Given $\frac{H(z)}{\prod_{n=1}^\infty \left(1-\left(\frac{z}{\lambda_n}\right)^2\right)} = \phi(z),$ determine if $\phi(z)$ is an entire function.

Question

Let us consider $\lambda_n=n-\frac14$ and define $$\frac{H(z)}{\prod_{n=1}^\infty \left(1-\left(\frac{z}{\lambda_n}\right)^2\right)}=\phi(z) $$ where $H(z)$ is an entire function. I would like to understand if $\phi(z)$ is an entire function. Below my attempt.

Consider the infinite product $\prod_{n=1}^\infty \left(1-\left(\frac{z}{\lambda_n}\right)^2\right)$. This infinite product has zeroes at $z = \pm \lambda_n$, where $\lambda_n = n - \frac{1}{4}$.

Now:

1. If $H(z)$ and the product have the same zeros at $z = \pm \lambda_n$: In this case, both $H(z)$ and the product have zeros at $z = \pm \lambda_n$. When we take the quotient, these zeros cancel out, and $\phi(z)$ remains an entire function.

2. If $H(z)$ has additional zeros compared to the product: In this case, the zeros of the product are canceled out by the corresponding zeros of $H(z)$. The remaining zeros of $H$ become removable singularities, and $\phi(z)$ continues to be entire, am I right?

Answer 1

Let $P(z) = \prod_{n = 1}^\infty \left(1 - \frac{z^2}{\lambda_n^2}\right)$. We have for all $z$ in some ball of center $0$ and radius $R$, $\sum_{n = 1}^\infty \frac{z^2}{\lambda_n^2} \leqslant R^2\sum_{n = 1}^\infty \frac{1}{\lambda_n^2} < +\infty$. We deduce that the product $P$ is uniformly convergent on any compact set when $z$ is not a $\pm\lambda_n$ (in the sens of products i.e. the limit is not zero) thus it defines an entire function on $\mathbb{C}$ whose zeros are exactly the $\pm\lambda_n$ with multiplicity $1$ (because for all $n \neq m$, $\lambda_n \neq \pm\lambda_m$ and the $\lambda_n$ are all non zero).
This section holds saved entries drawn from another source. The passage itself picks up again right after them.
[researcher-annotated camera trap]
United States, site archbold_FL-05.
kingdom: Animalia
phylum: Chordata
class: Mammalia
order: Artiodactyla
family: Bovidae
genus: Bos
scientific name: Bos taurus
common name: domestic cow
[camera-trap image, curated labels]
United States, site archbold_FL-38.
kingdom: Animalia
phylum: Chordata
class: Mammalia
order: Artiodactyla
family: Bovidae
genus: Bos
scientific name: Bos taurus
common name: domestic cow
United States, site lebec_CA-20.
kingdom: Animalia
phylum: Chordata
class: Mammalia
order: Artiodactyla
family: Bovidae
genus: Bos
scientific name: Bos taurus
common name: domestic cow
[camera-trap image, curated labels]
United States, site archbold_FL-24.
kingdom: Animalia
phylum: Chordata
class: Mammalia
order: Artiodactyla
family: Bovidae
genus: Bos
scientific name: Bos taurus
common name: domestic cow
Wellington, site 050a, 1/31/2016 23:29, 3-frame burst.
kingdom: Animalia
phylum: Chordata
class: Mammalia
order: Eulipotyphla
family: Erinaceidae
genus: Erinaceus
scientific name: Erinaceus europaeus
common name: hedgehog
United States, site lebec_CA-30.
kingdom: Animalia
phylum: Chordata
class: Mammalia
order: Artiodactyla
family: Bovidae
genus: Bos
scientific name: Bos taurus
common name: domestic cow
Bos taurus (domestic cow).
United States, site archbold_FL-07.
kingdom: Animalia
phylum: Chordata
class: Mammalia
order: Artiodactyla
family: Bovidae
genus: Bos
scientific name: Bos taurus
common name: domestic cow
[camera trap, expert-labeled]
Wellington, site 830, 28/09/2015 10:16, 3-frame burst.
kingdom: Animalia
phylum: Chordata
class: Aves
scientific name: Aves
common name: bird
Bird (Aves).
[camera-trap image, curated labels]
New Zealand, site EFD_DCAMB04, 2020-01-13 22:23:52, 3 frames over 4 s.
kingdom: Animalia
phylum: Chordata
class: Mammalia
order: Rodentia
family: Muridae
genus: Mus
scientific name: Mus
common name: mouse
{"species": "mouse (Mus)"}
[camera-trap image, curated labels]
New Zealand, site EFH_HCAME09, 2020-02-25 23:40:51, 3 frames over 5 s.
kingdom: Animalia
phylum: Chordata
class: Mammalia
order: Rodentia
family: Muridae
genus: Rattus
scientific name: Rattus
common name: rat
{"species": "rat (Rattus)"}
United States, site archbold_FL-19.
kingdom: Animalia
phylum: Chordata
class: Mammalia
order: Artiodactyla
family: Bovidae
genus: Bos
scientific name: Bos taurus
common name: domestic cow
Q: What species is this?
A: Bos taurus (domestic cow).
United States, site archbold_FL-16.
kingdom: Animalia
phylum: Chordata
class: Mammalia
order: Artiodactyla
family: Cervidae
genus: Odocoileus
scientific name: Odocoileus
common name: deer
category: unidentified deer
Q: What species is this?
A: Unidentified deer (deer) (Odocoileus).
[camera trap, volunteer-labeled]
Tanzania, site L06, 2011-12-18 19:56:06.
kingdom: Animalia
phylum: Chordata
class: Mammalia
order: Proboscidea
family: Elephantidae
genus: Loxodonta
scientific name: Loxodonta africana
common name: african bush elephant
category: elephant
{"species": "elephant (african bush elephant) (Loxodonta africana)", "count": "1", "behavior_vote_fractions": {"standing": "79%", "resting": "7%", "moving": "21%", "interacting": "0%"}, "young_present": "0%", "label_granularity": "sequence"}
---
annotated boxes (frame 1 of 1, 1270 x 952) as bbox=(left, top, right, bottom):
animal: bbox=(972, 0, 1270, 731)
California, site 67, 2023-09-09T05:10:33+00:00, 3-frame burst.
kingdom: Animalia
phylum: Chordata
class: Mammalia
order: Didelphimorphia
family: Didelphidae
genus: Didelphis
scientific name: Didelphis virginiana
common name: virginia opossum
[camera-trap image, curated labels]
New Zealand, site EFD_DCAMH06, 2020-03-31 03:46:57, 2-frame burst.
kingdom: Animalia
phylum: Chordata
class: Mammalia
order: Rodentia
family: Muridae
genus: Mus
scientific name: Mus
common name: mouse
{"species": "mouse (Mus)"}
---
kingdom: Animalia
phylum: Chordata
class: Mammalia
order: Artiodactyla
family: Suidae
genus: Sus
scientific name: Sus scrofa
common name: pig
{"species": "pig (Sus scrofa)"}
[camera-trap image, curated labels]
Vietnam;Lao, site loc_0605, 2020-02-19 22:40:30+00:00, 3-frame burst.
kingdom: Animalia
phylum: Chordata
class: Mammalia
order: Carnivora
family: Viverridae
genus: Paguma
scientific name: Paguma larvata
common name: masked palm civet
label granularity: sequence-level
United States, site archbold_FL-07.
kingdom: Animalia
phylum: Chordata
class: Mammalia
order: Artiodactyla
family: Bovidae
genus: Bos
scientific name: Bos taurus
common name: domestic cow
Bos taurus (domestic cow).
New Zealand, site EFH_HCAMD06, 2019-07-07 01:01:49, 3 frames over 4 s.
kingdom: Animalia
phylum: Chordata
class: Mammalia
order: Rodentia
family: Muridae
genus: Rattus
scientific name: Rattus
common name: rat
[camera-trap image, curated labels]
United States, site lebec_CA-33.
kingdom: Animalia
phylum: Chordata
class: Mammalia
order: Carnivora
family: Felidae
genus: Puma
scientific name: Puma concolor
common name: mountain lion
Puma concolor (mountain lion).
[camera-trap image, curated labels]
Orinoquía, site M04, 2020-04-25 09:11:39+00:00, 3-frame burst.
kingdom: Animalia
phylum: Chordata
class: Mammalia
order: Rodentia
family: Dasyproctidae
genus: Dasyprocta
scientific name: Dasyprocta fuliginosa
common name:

Therefore, $\phi$ is a meromorphic function on $\mathbb{C}$ by product of two meromorphic functions. It can have poles at $\pm\lambda_n$ if $H$ doesn't vanish at those points. The fact that the zeroes of $P$ all are simple implies that $\phi$ is holomorphic (hence entire) if and only if for all $n$, $H(\pm\lambda_n) = 0$ so the point $1.$ is true.

However, I don't understand your point $2.$, if $H$ has other zeroes (or multiple zeroes at some point of the form $\pm\lambda_n$), then $\phi$ have zeroes at those points too, but it can't add any pole.